Since $\Omega^k(M)$ is the space of $(k,0)-$ anti-symmetric tensor fields on $M$, it is in fact a $C^{\infty}(M)$ module. We then define $B^k(M) = \{\omega\in\Omega^k(M) \::\: \exists \alpha \in\Omega^{k-1}(M) \text{ such that } d\alpha = \omega\}$ (the space of "exact forms"), and $Z^k(M) = \{\omega \in \Omega^k(M) \::\: d\omega = 0\}$ (the space of "closed" forms). It's not difficult to check that these are submodules of $\Omega^k(M)$.

Then we define $H^k_{dR}(M) = Z^k(M)/B^k(M)$, and I'm told this is a quotient vector space. Why is it not a $C^\infty(M)$ module? When did it become a vector space? If it were defined as $Z^k(T_p(M))/B^k(T_pM)$ (exact and closed forms on $T_p(M)$), this would make a lot more sense, but then it would be a different vector space at every point that we could potentially "glue" together like the tangent bundle. Is this the case?

§ **Assignment 1**
Decide whether each statement agrees with the de Rham cohomology text, answering yes or no and quoting the deciding words. (a) The text calls the forms in $B^k(M)$ closed forms. (b) The text defines $H^k_{dR}(M)$ as the quotient of $Z^k(M)$ by $B^k(M)$. (c) The writer takes it as settled that $H^k_{dR}(M)$ is a $C^\infty(M)$ module.
§ **Assignment 2**
List every sentence in the de Rham cohomology text that ends with a question mark.
§ **Assignment 3**
Carry on the de Rham cohomology text from its last sentence.

§ **Given material**
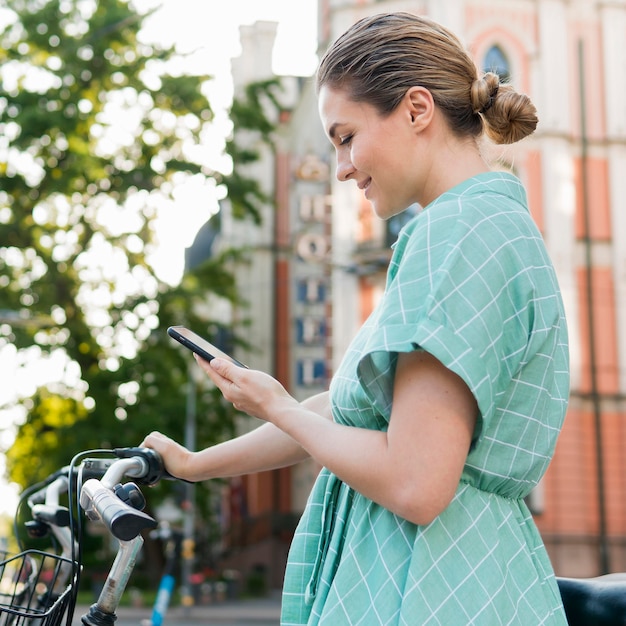 Front view of beautiful woman with bicycle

§ **Answer section 1**
(a) No: "(the space of "exact forms")"
(b) Yes: "Then we define $H^k_{dR}(M) = Z^k(M)/B^k(M)$"
(c) No: "Why is it not a $C^\infty(M)$ module?"

§ **Answer section 2**
1. Why is it not a $C^\infty(M)$ module?
2. When did it become a vector space?
3. Is this the case?

§ **Answer section 3**
Then when I go to calculate $H^1_{dR}(S^1)$, it's again treated as a vector space, and I'm supposed to show it's isomorphic to $\mathbb{R}$, but shouldn't it be $\Omega^1(\mathbb{R})$ since this is a $C^{\infty}(\mathbb{R})$ module?

Any elucidation would be greatly appreciated.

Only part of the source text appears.